### Task
In the barn conversion text, which award did the project win in 2011? Please answer in one sentence.

### Passage
Award-Winning Conservation of a 17th Century Barn, Herefordshire

The interior of a barn conversionThe interior of a barn conversion
The inside of a barn conversionThe inside of a barn conversion

A barn dating from the 17th century with inspiring views over the Herefordshire countryside was suffering from a lack of recent maintenance that meant it was in a very poor – and potentially dangerous – state of repair.

Our design-conscious clients wished to transform the barn into a contemporary open plan and sustainable home using the skills of local crafts people working with local materials.

Working with our clients we took a sensitive approach that retained the integrity of the existing fabric and structure whilst accommodating new and unique spaces.

The inside of a barn conversion

“I really don’t know how to describe this, it takes your breath away.”

Communion was approached by design conscious clients who had purchased a derelict barn in Herefordshire. The barn was to be re-imagined as a unique open space home. All the work was delivered by local trades people and used local materials. The clients, who live in London, wanted a rural retreat where they could spend time and invite friends and family.

The Property

Our architecture believes you conserve the historic fabric and we went to great pains to put that back together. The barn, which is curtilage listed, dates from the 17th century and has inspiring views over the rolling Herefordshire countryside. Its hillside location and lack of recent maintenance had had an almost disastrous effect on the oak trusses, stone wall and stone slate rooves. However the original quality of the construction was clear to all those who were brave enough to enter the structure.

The Brief

The brief from the client was to create a unique spatial experience, only using local materials and local crafts people. The brief requested open plan living, with two private bedrooms with en suites. Sustainability was also key, with requirements for renewable energy and natural water disposal.

The Solution

Communion’s first move was to protect the existing structure from imminent collapse. This involved shoring all the stone and timber structural elements, then carefully rescuing the valuable stone roof tiles to prevent any more being lost through falling. The entire structure was then protected with a temporary roof. At this stage the design was developed.

The design solution has five key areas

  1. Conserve and repair all existing elements. Where the original elements were still available they were repaired using the latest conservation techniques; where original structure was completely lost, innovative structures were designed to both secure the historic fabric and enable the transformation to occur.
  2. Insert finely detailed ‘screens’ to complete the building envelope, including a dramatic curved glazed screen to join two previously separated spaces of the barn.
  3. ‘Overlay’ freestanding and free hanging structures to allow the existing space to be clearly experienced, but to moderate the open plan spaces and transform the building from agricultural use to contemporary living.
  4. Provide all services to heat, light and wire the building for sound, vision and communication.  The rewiring enables the house to operate as an office so the client can work seamlessly from home. Heating was provided with underfloor heating connected to a heat pump located remotely. An open fire gives additional heat and the joy that only a real fire can bring.
  5. Re-connect the building back into its landscape through subtly designed access points that allow the clients to experience the farmland landscape every day.

This approach was approved by the client and won planning and listed building consent as it sought to retain the integrity of the existing fabric and structure, whilst accommodating new and unique spaces.

For example, the bathroom is completely made out of stone. This gives you an experience of stone and water, which is what the site is all about – the farm was originally positioned here because there was a stream and therefore a source of water.

The Outcome

Our clients are utterly delighted with their Barnhouse.

The project was also named the Best Conversion or Extension in the 2011 Local Authority Building Control Regional Awards. The jury’s citations noted:

“The judges felt that this project was the clear winner. The quality of the finish and confidence of approach really stood out and they felt the project team had shown respect for the history and setting of the building.”

### Data for analysis
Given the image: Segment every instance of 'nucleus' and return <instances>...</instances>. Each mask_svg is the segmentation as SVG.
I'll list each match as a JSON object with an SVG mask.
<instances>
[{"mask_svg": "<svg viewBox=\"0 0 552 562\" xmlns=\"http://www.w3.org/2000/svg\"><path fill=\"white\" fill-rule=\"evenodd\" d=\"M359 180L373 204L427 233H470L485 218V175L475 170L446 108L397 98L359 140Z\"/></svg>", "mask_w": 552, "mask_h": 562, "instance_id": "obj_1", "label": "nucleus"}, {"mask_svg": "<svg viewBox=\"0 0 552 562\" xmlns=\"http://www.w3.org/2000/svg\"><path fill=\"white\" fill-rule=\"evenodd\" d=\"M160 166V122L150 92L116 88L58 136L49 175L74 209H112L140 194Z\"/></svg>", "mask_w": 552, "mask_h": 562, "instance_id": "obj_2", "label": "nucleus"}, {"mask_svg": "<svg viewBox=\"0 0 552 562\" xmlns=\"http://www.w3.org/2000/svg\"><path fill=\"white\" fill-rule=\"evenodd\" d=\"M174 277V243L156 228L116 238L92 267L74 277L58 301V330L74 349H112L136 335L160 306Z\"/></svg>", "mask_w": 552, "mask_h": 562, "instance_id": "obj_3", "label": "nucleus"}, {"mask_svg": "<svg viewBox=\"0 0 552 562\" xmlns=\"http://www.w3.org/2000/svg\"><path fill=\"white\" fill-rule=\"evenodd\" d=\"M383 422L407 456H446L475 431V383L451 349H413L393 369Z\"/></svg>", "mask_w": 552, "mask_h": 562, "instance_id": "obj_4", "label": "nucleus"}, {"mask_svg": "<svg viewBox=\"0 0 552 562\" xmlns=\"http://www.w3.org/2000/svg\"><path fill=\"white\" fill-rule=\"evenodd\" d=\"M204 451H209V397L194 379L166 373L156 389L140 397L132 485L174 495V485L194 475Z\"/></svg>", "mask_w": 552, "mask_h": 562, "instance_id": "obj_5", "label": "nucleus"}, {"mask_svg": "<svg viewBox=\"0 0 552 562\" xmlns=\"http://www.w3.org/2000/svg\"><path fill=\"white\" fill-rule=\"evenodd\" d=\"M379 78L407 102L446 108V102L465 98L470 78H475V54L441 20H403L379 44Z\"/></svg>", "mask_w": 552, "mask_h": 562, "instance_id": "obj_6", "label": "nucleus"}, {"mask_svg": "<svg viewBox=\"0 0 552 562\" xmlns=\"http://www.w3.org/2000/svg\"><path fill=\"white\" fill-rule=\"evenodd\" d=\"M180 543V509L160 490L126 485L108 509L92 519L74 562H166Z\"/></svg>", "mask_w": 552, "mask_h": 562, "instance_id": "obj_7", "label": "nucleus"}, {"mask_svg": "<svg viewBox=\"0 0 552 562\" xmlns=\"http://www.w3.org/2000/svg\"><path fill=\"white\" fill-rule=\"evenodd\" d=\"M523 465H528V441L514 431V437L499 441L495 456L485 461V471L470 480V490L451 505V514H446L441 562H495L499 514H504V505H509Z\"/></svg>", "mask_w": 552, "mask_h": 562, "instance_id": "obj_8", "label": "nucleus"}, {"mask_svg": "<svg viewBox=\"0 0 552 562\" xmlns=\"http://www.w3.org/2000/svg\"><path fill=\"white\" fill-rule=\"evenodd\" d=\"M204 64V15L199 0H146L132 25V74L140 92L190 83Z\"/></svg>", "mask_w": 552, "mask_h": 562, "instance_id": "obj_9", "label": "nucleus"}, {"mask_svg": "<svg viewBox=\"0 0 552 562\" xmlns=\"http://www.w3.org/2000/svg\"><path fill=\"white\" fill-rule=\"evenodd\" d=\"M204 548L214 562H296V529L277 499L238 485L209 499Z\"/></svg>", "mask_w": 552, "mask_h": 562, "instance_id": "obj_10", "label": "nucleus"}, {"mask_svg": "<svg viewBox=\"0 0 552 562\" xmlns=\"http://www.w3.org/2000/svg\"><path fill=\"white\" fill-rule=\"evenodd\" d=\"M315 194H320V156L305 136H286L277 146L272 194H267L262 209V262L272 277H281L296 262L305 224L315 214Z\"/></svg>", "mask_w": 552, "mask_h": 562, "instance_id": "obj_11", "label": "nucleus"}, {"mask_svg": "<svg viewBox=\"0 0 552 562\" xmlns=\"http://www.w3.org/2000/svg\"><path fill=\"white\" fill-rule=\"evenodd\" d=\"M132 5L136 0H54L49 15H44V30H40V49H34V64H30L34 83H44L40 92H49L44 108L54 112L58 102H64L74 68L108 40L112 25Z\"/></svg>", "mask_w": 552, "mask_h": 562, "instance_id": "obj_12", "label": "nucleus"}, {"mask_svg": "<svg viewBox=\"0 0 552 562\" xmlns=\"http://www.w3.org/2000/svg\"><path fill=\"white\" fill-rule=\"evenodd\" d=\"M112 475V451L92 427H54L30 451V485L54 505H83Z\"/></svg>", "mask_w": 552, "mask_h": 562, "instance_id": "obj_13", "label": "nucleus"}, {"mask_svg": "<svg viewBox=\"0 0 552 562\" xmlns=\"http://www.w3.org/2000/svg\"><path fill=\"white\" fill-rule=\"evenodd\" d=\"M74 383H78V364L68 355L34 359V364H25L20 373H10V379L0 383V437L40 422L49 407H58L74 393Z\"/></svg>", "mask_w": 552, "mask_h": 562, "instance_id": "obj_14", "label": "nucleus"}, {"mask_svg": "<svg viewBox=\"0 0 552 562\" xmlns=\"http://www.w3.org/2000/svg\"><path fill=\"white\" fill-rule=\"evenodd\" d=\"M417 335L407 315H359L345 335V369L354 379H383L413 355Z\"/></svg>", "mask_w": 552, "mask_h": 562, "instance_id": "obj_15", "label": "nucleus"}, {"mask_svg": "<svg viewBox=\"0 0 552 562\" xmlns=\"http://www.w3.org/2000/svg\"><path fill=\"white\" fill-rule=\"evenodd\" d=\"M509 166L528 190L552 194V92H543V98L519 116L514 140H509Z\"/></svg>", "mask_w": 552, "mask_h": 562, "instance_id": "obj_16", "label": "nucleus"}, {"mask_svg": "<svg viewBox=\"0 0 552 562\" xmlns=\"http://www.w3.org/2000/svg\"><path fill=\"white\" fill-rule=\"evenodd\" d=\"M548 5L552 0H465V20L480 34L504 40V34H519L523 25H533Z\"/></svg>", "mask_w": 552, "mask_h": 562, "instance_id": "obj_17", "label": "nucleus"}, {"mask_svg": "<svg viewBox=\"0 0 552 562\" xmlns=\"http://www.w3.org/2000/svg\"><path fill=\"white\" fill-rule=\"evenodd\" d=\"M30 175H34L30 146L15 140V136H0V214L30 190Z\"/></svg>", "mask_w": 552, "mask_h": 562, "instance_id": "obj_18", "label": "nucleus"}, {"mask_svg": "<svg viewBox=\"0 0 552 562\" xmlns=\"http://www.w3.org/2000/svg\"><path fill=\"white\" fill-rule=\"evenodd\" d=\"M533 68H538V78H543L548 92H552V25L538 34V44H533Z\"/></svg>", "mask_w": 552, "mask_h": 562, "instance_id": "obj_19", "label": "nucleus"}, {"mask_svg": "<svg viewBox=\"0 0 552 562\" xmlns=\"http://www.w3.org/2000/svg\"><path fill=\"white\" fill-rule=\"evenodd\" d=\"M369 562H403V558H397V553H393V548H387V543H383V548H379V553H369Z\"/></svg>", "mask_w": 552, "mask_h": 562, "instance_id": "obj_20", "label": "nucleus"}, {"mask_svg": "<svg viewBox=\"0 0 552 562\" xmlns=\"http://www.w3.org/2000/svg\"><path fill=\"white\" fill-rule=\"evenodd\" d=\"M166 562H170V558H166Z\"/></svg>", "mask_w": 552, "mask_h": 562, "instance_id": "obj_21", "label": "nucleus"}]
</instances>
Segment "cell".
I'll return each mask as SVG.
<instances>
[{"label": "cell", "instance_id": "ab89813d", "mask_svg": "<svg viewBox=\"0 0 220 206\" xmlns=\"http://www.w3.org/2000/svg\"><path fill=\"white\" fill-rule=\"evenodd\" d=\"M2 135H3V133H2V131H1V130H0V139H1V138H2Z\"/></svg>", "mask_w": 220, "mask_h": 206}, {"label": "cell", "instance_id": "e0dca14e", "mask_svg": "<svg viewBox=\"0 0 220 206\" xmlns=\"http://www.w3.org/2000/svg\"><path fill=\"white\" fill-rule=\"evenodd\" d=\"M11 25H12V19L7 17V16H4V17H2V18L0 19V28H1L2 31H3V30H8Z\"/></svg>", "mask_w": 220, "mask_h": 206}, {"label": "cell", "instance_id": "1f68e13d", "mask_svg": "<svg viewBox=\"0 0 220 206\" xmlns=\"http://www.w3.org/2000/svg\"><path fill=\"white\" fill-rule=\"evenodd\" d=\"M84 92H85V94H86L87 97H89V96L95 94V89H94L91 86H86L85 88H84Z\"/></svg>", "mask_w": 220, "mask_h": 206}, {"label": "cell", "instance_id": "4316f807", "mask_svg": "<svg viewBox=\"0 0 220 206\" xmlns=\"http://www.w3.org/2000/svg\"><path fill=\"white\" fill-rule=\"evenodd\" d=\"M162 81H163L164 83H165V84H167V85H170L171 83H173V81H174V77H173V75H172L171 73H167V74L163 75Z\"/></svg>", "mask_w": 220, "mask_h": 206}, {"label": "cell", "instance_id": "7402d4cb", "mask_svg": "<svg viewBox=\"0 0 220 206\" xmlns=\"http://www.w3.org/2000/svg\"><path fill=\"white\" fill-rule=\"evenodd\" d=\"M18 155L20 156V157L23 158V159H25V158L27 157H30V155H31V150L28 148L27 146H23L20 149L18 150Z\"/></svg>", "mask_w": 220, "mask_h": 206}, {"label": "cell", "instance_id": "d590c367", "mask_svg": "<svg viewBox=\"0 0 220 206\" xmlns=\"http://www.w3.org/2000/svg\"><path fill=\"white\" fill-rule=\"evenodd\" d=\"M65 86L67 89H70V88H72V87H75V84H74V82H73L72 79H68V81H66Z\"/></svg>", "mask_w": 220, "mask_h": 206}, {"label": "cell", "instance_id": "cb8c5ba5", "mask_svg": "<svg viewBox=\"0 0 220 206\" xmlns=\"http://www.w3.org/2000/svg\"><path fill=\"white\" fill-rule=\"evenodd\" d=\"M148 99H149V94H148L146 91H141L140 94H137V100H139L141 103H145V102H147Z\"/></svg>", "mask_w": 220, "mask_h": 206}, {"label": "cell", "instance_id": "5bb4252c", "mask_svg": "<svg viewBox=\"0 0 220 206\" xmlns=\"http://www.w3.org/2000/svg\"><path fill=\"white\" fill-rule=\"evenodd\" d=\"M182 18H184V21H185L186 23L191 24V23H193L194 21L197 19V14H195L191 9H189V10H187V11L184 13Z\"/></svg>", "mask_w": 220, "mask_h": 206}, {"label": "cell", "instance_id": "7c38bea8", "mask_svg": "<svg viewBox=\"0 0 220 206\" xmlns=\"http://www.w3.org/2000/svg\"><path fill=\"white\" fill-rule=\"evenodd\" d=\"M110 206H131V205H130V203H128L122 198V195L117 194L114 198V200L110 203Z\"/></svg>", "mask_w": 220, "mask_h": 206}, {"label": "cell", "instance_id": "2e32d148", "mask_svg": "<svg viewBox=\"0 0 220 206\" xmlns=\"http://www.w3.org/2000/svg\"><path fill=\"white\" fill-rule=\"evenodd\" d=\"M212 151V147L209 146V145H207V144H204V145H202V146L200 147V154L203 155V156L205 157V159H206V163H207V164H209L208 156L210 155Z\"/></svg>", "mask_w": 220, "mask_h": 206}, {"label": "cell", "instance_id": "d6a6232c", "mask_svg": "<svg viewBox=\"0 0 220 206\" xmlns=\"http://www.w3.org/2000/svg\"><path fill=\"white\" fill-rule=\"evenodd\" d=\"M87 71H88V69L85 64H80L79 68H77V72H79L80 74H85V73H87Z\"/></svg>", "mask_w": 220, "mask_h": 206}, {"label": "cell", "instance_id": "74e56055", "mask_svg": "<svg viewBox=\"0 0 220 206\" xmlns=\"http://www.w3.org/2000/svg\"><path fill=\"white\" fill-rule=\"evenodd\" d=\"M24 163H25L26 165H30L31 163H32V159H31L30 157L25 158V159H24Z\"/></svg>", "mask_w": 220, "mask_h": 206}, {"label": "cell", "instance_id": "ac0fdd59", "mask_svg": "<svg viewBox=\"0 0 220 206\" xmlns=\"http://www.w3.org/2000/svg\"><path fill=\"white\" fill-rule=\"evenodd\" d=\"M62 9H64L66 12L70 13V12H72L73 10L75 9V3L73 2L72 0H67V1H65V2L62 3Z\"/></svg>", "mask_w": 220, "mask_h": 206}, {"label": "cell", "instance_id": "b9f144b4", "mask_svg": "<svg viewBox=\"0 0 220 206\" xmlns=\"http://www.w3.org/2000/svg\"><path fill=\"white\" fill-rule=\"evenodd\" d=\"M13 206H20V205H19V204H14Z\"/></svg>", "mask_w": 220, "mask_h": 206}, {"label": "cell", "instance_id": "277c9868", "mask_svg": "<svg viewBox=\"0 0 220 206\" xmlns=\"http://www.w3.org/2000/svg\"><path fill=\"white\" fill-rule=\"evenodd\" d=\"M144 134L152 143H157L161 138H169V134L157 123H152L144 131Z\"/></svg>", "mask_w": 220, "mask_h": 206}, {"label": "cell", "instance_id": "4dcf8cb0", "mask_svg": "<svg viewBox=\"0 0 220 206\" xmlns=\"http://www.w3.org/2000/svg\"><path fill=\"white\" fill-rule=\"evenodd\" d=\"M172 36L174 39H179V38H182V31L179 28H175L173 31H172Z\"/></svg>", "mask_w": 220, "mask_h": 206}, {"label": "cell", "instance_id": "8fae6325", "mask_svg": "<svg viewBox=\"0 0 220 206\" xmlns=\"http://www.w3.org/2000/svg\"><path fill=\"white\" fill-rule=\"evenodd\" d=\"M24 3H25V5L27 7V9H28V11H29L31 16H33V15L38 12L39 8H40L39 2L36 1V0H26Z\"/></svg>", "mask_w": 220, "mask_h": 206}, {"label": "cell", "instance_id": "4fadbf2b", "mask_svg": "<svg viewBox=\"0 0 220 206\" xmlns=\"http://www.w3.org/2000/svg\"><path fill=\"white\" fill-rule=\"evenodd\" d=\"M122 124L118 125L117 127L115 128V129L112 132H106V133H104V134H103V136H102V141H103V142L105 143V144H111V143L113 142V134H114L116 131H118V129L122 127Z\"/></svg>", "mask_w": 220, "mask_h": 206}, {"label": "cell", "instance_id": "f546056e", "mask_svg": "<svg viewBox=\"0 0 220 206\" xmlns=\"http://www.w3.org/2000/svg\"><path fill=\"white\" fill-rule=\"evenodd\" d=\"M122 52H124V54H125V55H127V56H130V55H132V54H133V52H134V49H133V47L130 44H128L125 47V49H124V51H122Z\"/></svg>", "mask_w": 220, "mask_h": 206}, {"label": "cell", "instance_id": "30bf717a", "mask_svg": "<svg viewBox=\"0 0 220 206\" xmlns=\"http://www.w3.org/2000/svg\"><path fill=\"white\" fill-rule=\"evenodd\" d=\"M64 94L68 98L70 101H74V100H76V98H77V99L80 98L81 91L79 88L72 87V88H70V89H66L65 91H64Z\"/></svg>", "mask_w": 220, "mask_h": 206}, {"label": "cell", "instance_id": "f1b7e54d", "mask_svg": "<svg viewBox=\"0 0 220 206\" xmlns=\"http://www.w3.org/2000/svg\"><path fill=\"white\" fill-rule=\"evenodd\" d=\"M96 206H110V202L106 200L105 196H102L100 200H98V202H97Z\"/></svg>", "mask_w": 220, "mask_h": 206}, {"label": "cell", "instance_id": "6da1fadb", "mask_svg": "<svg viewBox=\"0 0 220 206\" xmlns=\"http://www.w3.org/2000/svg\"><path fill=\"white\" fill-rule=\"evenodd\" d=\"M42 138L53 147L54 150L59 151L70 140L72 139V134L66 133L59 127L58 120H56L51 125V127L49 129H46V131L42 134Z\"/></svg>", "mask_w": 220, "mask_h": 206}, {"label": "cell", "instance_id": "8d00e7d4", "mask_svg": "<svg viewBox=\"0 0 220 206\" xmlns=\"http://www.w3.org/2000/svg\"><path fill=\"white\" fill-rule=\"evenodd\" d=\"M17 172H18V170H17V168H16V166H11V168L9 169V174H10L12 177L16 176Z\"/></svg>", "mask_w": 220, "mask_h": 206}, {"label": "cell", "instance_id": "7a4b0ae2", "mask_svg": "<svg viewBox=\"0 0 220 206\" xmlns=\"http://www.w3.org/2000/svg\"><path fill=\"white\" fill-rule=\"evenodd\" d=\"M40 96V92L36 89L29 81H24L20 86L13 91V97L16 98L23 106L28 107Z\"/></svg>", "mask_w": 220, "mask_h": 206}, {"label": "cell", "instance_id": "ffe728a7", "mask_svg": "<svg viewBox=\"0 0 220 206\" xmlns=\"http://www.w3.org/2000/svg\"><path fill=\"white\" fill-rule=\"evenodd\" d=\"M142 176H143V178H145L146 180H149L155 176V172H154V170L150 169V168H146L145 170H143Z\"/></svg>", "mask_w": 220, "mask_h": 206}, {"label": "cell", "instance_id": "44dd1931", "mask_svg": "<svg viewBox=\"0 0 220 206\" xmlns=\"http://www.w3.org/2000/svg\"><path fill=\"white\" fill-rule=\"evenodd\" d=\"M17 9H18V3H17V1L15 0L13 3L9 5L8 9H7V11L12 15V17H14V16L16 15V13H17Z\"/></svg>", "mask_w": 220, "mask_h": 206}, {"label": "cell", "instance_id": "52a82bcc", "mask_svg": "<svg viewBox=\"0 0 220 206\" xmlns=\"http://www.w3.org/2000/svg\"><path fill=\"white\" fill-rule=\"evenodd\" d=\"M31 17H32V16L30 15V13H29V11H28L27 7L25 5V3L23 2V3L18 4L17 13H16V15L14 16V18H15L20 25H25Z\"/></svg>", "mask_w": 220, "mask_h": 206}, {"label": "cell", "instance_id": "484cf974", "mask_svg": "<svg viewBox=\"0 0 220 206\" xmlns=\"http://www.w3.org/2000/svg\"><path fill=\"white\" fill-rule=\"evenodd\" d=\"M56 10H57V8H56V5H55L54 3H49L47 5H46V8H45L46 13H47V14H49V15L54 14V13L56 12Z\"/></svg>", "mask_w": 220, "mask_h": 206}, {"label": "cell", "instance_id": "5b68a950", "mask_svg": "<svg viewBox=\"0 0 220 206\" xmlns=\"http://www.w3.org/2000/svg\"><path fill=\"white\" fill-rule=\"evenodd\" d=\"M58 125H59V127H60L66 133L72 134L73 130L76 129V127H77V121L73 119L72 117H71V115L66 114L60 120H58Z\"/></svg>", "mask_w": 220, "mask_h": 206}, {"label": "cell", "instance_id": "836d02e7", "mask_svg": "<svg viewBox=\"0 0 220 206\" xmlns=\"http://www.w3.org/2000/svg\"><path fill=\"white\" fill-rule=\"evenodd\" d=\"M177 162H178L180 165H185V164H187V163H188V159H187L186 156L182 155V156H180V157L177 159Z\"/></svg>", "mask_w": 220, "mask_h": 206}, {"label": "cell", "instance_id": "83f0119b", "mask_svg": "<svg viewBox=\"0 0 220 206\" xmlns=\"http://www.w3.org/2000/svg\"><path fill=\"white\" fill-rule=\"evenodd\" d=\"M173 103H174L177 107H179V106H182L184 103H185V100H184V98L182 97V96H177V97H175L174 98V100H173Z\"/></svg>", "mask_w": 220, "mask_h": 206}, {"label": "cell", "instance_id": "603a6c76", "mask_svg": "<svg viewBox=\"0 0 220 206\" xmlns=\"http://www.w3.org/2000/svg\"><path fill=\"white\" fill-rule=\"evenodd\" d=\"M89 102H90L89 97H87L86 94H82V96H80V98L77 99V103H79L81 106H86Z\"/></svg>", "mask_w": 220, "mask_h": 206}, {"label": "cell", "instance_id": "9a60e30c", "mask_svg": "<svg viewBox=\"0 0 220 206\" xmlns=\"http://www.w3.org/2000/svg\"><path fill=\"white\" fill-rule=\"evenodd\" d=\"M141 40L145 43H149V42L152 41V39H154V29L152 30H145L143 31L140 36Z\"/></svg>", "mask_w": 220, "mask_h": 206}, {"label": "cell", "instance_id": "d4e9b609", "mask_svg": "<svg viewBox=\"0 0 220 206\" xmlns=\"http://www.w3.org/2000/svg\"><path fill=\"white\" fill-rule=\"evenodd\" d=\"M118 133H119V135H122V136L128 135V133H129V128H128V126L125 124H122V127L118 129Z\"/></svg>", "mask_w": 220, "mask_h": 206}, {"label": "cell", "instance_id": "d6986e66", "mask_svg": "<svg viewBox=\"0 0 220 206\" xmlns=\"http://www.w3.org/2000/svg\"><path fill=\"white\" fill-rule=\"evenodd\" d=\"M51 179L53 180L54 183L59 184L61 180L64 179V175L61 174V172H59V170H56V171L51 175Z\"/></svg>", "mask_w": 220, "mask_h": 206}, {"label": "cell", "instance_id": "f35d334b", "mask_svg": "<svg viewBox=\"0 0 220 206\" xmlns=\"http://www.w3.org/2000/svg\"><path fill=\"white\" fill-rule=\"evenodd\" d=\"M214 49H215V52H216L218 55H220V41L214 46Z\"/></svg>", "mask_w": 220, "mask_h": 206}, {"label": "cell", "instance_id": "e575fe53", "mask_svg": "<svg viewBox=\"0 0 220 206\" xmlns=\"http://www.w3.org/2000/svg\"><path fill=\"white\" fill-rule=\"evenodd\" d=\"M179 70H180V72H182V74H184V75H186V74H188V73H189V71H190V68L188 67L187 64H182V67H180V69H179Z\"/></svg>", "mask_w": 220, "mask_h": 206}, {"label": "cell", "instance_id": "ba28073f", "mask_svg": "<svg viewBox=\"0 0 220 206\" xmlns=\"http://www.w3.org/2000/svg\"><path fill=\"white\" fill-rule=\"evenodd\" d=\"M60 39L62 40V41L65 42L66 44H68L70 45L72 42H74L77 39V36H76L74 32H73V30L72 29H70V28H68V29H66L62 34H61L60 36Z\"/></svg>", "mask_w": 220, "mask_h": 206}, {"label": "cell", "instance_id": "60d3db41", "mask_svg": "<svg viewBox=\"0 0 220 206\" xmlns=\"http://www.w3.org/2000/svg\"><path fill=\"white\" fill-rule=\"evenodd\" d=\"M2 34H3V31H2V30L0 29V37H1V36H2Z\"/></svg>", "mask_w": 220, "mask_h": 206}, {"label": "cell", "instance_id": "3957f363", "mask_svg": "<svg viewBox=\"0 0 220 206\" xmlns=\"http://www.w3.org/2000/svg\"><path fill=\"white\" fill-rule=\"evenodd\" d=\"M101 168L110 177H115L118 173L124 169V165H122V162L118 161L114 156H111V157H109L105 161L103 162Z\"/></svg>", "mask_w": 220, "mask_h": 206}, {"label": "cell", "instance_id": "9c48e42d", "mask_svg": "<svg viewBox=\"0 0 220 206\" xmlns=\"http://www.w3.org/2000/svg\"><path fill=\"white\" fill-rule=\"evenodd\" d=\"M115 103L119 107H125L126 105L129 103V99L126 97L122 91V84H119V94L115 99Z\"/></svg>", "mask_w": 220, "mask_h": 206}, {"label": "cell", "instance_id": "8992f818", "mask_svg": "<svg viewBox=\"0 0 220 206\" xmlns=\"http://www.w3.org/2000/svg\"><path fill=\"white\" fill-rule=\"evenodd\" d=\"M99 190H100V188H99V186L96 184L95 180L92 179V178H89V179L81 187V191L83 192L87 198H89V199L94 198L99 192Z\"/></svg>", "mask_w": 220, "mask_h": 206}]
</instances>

### Result for this task
It was named the Best Conversion or Extension in the 2011 Local Authority Building Control Regional Awards.